WORK INSTRUCTIONS -
**1.** According to the text on mental health NGOs, where is the MS Chellamuthu Trust and Research Foundation located?
**2.** In the text on mental health NGOs, rewrite the paragraph beginning "The second model of MHNGOs" as a shorter list that keeps its main facts.

TEXT SEGMENT -
--
The first model of MHNGOs provide treatment-based care and rehabilitation. The MHNGO identifies unmet needs of the populations they wish to serve, and develops treatment and rehabilitation programs accordingly. The range of treatment services depends on the conditions of focus and available resources, including government-partnership and donor models.22 Some examples of services include “in-patient care, out-patient clinics, day care programs, and residential care for individuals with chronic conditions”.13, 23 MHNGOs within this category prioritize in-person interactions with clients. An example of this model is the MS Chellamuthu Trust and Research Foundation located in Tamil Nadu, India.24 This MHNGO has institution-based rehabilitation programs in which people with mental illnesses are admitted into centers and receive therapeutic interventions under supervised care. MSCTRF provides both residential and non-residential rehabilitation facilities. For example, their Centres for Psychiatric Rehabilitation have five locations, and admission and determination of appropriate intervention is conducted by a committee of mental health professionals.
The second model of MHNGOs are based on community-based activities and prevention programs. NGOs have initiated community-based mental health programs, focused on establishing trust of local communities through programs ranging from primary prevention (e.g. suicide prevention) to involvement with community clinics.25 An example of this MHNGO is Basic Needs, an NGO based in Nepal.26 Through a mental health and development model, Basic Needs focuses on user empowerment, fosters community development, and strengthens the health system to integrate mental health into pre-existing community-based interventions.
--
DATASET RECORDS -
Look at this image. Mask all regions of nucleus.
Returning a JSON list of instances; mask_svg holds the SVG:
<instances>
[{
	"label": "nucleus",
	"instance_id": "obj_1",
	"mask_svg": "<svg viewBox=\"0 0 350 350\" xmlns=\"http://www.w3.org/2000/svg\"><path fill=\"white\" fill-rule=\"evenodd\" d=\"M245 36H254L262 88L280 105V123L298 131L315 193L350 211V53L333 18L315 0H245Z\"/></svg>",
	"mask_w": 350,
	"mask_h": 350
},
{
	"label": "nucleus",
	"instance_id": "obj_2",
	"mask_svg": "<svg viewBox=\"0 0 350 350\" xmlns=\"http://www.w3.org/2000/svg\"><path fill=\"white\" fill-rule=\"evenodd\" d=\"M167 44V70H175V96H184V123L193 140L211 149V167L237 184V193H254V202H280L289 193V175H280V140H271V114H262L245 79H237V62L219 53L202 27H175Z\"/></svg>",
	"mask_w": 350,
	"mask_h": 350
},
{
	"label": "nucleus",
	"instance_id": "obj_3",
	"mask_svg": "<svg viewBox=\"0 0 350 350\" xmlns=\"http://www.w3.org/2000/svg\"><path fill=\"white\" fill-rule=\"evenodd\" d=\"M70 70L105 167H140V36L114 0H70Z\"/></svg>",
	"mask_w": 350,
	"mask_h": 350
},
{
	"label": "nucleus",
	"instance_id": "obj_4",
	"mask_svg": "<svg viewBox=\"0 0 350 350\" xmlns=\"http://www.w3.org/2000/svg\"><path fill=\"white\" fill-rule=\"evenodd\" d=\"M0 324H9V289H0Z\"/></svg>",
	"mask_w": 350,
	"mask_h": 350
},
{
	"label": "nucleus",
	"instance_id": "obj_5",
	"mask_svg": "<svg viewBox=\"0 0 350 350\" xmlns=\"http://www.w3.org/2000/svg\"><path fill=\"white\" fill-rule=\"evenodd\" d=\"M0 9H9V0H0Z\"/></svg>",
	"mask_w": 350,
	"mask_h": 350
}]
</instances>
--
RESULTS FOR THE EXERCISE -
**1.** Tamil Nadu, India.

**2.**
- The second MHNGO model centers on community-based activities and prevention programs.
- NGOs run community mental health programs that build local trust, from primary prevention (e.g., suicide prevention) to work with community clinics.
- Example: Basic Needs, an NGO based in Nepal.
- Through a mental health and development model, Basic Needs focuses on user empowerment, fosters community development, and strengthens the health system to integrate mental health into existing community-based interventions.